The history of South Carolina is well recorded, and good bibliographies appear in the recent histories. The most comprehensive reading list for nonspecialists is Lewis P. Jones, Books and Articles on South Carolina History, Tricentennial Booklet no. 8 (Columbia: University of South Carolina Press, 1970). A more detailed bibliography is J. H. Easterby, A Guide to the Study and Reading of South Carolina History: A General Classified Bibliography (Columbia: University of South Carolina Press, 1950). Lewis P. Jones's South Carolina: A Synoptic History for Laymen (Columbia: University of South Carolina Press, 1971) is readable, accurate, and succinct, the best available history of South Carolina for readers who do not want to become bogged down in too much detail.

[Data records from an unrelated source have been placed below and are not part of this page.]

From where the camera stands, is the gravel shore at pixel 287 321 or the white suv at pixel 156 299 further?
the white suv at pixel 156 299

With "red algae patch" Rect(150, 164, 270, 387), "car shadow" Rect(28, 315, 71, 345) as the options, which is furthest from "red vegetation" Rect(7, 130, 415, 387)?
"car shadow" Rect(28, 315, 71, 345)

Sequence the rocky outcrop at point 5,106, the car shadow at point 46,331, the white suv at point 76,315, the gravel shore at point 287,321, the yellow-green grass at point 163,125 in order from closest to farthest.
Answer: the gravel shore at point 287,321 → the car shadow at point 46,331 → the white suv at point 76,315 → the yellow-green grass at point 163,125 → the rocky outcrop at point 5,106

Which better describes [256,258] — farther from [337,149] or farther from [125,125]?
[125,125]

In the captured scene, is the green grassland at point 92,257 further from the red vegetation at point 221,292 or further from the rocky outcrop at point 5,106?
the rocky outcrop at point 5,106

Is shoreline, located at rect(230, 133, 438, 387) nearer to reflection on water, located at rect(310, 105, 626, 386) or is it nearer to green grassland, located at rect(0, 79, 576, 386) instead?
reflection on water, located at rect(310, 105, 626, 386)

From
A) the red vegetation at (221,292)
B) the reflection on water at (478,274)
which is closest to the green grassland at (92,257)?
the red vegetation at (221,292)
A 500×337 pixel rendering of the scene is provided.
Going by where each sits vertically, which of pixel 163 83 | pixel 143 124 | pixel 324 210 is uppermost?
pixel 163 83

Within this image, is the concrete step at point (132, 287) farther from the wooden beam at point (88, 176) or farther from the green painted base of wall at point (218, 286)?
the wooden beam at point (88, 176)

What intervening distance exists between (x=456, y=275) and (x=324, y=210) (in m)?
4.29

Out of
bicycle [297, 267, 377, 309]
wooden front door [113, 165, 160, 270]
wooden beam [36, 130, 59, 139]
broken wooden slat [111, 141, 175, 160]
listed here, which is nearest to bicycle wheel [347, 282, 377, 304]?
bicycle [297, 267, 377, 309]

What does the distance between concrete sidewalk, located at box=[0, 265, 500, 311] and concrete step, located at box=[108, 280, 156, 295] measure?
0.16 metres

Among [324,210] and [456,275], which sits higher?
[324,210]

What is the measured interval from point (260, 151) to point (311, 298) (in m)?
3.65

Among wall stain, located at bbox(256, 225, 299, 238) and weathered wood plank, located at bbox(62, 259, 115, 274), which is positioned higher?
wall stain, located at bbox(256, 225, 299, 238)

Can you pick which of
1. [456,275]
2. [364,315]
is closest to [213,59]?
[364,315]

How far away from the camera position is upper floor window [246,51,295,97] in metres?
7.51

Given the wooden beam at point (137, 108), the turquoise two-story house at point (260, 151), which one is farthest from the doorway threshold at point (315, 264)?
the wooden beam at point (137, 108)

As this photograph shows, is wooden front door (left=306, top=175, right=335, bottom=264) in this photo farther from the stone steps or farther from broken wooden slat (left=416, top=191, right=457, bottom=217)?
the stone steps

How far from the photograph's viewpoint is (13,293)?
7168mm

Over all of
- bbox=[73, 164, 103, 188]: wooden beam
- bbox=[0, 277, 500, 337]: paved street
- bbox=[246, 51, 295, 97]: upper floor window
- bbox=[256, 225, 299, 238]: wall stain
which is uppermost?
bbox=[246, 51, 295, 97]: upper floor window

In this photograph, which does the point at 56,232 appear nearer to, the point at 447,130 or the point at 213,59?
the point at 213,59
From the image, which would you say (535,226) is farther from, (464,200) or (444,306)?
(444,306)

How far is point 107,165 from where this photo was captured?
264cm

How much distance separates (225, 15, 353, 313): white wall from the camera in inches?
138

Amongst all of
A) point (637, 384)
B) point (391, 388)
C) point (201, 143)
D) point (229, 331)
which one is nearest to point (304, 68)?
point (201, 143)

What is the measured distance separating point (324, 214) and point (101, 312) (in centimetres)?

The wisest, most comprehensive general history is David Duncan Wallace, History of South Carolina, 4 volumes (New York: American Historical Society, 1934). The fourth volume, not compiled by Wallace, contains biographical sketches of South Carolinians, many of them obscure. A condensed version of Wallace, South Carolina: A Short History (Chapel Hill: University of North Carolina Press, 1951) is almost as inclusive as the longer work.
A readable book supplying folklore and human interest is Henry Savage, River of the Carolinas: The Santee (Chapel Hill: University of North Carolina Press, 1968); and a good account of aboriginal inhabitants will be found in Chapman J. Milling, Red Carolinians (Chapel Hill: University of North Carolina Press, 1940).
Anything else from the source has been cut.